Two mixtures are created "kerosene phase" having components "kerosene" n "aceticacid" AND "water phase" having components "water" n "aceticacid".
In domain 1: there is only kerosene phase with known acetic acid mass fraction. (kerosene is contraint)
In domain 2: there is only water phase with known acetic acid mass fraction. (water is constraint)
CFX initialization i have done:
SELECTED KEROSENE PHASE
kerosene phase-volume fraction :1
acetic acid-mass fraction:0.009
SELECTED WATER PHASE
water phase-volume fraction:0
acetic acid -mass fraction:0
now when i monitored mass fraction of water of water phase in domain 1 its showing 1 and not 0.
Although i have specified water phase volume fraction to be 0, the mass fraction of water is being calculated from the constraint i.e. 1-acetic acid mass fraction(=0) which gives 1.But i want water mass fraction in domain 1 to be 0.

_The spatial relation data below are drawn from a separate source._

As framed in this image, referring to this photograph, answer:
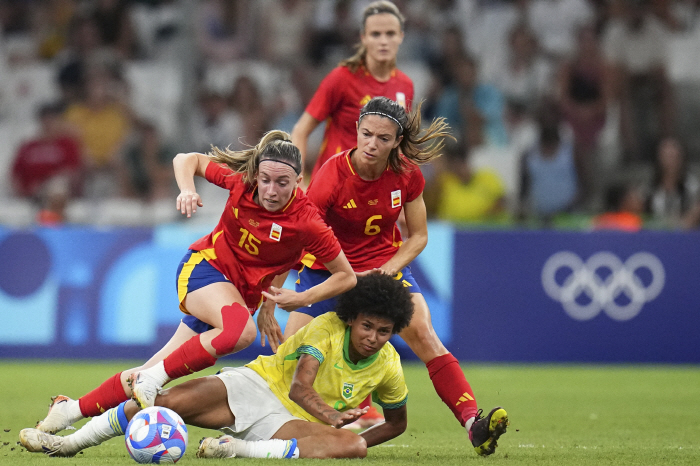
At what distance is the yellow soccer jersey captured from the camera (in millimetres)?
5285

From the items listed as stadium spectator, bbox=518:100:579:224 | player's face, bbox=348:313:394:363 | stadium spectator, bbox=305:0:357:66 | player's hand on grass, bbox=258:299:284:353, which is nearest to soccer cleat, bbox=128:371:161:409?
player's hand on grass, bbox=258:299:284:353

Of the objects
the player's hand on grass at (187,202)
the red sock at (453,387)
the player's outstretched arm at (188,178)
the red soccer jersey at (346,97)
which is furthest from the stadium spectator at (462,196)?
the player's hand on grass at (187,202)

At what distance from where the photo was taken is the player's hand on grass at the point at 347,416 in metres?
4.66

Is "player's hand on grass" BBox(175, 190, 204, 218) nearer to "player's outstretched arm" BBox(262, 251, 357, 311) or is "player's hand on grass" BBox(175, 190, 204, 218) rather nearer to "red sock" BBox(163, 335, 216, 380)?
"player's outstretched arm" BBox(262, 251, 357, 311)

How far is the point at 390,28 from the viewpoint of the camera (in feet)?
22.9

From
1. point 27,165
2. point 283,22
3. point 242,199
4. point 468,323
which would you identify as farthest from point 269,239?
point 283,22

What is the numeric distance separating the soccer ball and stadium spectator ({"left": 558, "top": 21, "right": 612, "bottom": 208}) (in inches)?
348

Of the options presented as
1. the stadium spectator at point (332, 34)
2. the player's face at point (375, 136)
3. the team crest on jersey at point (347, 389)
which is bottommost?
the team crest on jersey at point (347, 389)

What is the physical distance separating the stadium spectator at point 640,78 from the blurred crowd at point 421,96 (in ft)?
0.07

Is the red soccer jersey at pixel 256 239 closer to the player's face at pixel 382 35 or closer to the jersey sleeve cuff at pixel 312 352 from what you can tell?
the jersey sleeve cuff at pixel 312 352

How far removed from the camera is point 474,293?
10.8 meters

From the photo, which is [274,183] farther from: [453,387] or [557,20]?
[557,20]

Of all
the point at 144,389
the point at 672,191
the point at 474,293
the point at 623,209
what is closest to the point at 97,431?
the point at 144,389

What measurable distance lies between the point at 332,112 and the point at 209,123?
6583 mm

I must be doing some mistakes.
It sounds like everything is a liquid. This means it is not a multiphase model. Why did you choose a multiphase model?
water phase and kerosene phase are immiscible, so, i am using multiphase model. And initially acetic acid is present only in kerosene phase which by diffusion transfers to the water phase.

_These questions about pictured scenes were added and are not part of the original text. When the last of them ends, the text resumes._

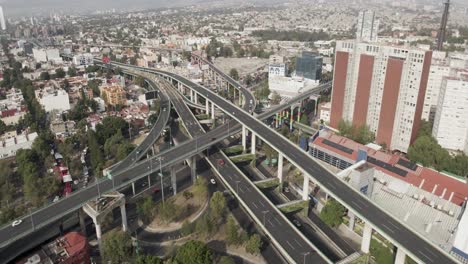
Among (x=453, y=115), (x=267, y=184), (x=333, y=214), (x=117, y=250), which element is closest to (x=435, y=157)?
(x=453, y=115)

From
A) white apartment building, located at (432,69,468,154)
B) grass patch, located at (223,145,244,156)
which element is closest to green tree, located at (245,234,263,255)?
grass patch, located at (223,145,244,156)

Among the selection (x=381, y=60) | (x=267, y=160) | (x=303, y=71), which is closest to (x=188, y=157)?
(x=267, y=160)

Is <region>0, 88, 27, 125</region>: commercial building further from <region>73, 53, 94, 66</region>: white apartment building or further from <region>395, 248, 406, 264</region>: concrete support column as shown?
<region>395, 248, 406, 264</region>: concrete support column

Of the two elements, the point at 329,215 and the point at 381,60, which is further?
the point at 381,60

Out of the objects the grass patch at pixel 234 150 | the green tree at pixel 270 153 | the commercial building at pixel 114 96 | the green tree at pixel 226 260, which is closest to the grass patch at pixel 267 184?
the green tree at pixel 270 153

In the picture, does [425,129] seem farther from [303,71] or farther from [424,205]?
[303,71]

And the boundary between the domains - do the kerosene and water mix, or are they kept separate?
Are you using a free surface model or some other eularian model for the kerosene/water mixture?
kerosene and water does not mix. I am using free surface model.
Earlier I tried it as single phase model, and the boundary between domains were specified as wall, such that water and kerosene does not mix. For acetic acid, mass transfer was forced by adding source terms subdomain.This worked but the concentration of acetic acid changes in the whole domain at once. But this model does not allow natural diffusion of acetic acid from kerosene to water neither convetion diffusion in the domain.
I also tried adding source terms to the domain-boundary instead but this did not work.
Does the interface between the water and kerosene move?
Your comment about the source term - then just apply the source term to the interface/boundary. Obviously you cannot apply the source term to the whole domain.
Interface does not move.
I tried applying source term to the boundary/interface, but in that case the result is not good its weired. I'll try that again and see what is the result.
for the boundary source i have two options, which do you think should be used
1. k*((ave(reactant.molconc)@Boundary 1)-(ave(reactant.molconc)@Boundary 2))*reactant.mw
k is some appropriate term
Domain 1 is the left part of the rectangle and domain 2 is the right half. The common boundary has between the domains has boundary 1 in domain 1 and boundary 2 in domain 2
If the boundary does not move then do not use a multiphase approach. Use two single phase domains (there is an expert parameter to allow you to put different fluids in separate domains, do a search of the forum to find it), and connect them with an interface. Turn off the p/mom interface, but define your own mass fraction equation. Then you do not need multiphase models.
For your transfer equation why are you using average concentrations? Surely the important thing is the local concentration at either side of the interface. You will have to use some sort of mass fraction interface to do this I think.
Thankyou very much for you reply
I tried with the source term to the interface (the 1st choice from my previous reply) and its working almost fine. I also found out why it did not work earlier(probably due to wrong i.e. very high k value)
Now, to make the model better, I will try to find that expert parameter and other usefuls tips as metioned by you.